La tension entre les deux pays a fortement diminué, et les deux ministres, Franck Riester et Dario Franceschini ont donc signé aujourd’hui ce protocole très solennel qui entérine le prêt de deux tableaux qui ne sont en réalité que des copies d’après des œuvres perdues (la Léda et la Bataille d’Anghiari) et de cinq dessins de Léonard de Vinci dont le fameux Homme de Vitruve (qui ne devrait rester que huit semaines en France). Il semble, si l’on en croit Éric Biétry-Rivierre dans le Figaro (nous avouons n’avoir pas suivi les choses de près), que ce soit sur cette dernière œuvre que les discussions ont été les plus difficiles, le précédent directeur de l’Accademia de Venise ayant refusé le prêt pour des raisons de conservation, tandis que son successeur a finalement donné l’autorisation. En échange, le protocole prévoit le prêt de la France à l’Italie de cinq dessins de Raphaël et de deux tableaux, le Baldassare Castiglione et L’Autoportrait avec un ami.

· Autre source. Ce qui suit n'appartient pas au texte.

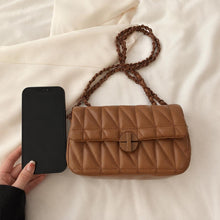 Kleine braune gesteppte Crossbody-Tasche aus veganem Leder – kompakte Schultertasche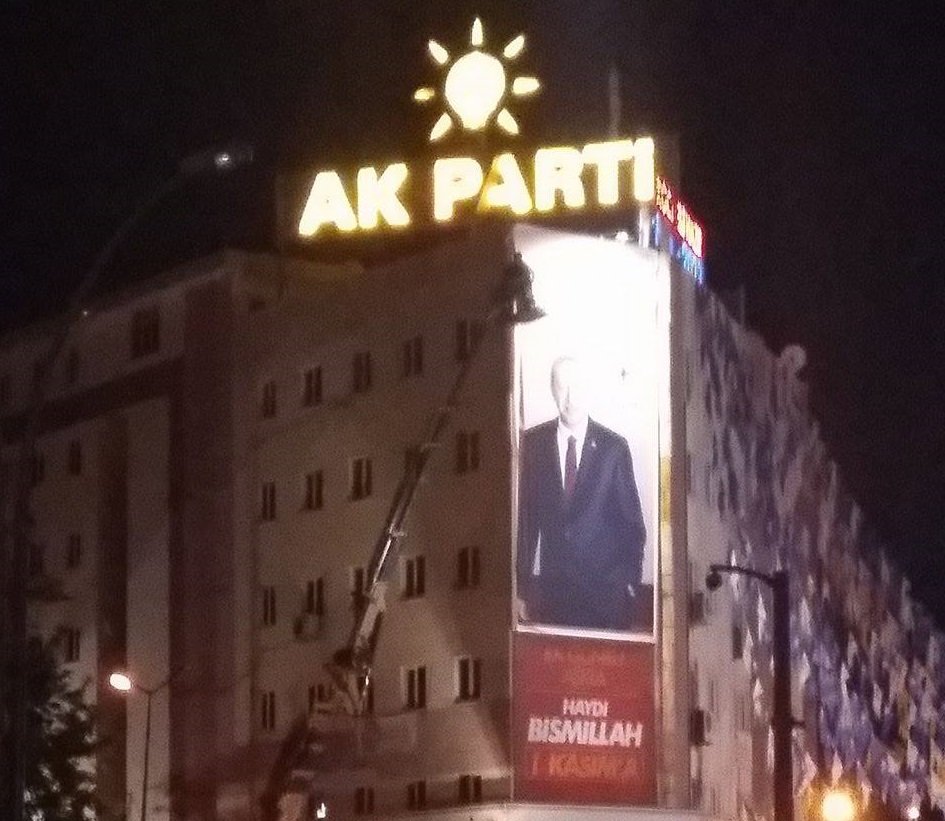 Davutoğlu'nun afişi indirildi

Ce protocole est ridicule car il organise quelque chose qui n’est pas et ne devrait jamais être du niveau du pouvoir politique, mais bien de celui des musées et de leurs responsables. Il est d’ailleurs amusant que lors des questions des journalistes le ministre italien - qui paraissait d’ailleurs assez peu à l’aise - ait tenu à préciser que « le gouvernement n’avait pas de compétence sur le prêt des œuvres d’art » et que « le prêt est de la compétence exclusive des musées et des autorités scientifiques qui l’autorisent ou ne l’autorisent pas », alors qu’il venait exactement de démontrer l’inverse avec cet accord politique entre la France et l’Italie.

Le vrai problème n’est finalement pas le prêt d’œuvres des musées italiens à la France puisque ni L’Annonciation, ni L’Adoration des Mages, ni Le Baptême du Christ de Verrochio (avec la participation de Léonard) ne seront envoyés au Louvre, ce qui rend d’ailleurs tout relatif l’effort des Italiens qui ne prêteront aucun tableau certain de la main de Léonard (La Scapigliata est discutée). Il est bien davantage celui du déplacement, une nouvelle fois, du Baldassare Castiglione et de L’Autoportrait avec deux amis de Raphaël. Il faut rappeler qu’en raison de son importance et de sa fragilité, le Baldassare Castiglione n’avait, jusqu’en 2006, jamais été envoyé hors de Paris (voir notre article). Il s’est promené depuis à Atlanta, au Louvre Lens, au Prado à Madrid... Un tableau qui n’était jamais prêté pour des raisons de conservation ne cesse désormais de voyager. On a le droit de s’interroger sur les risques qu’il court.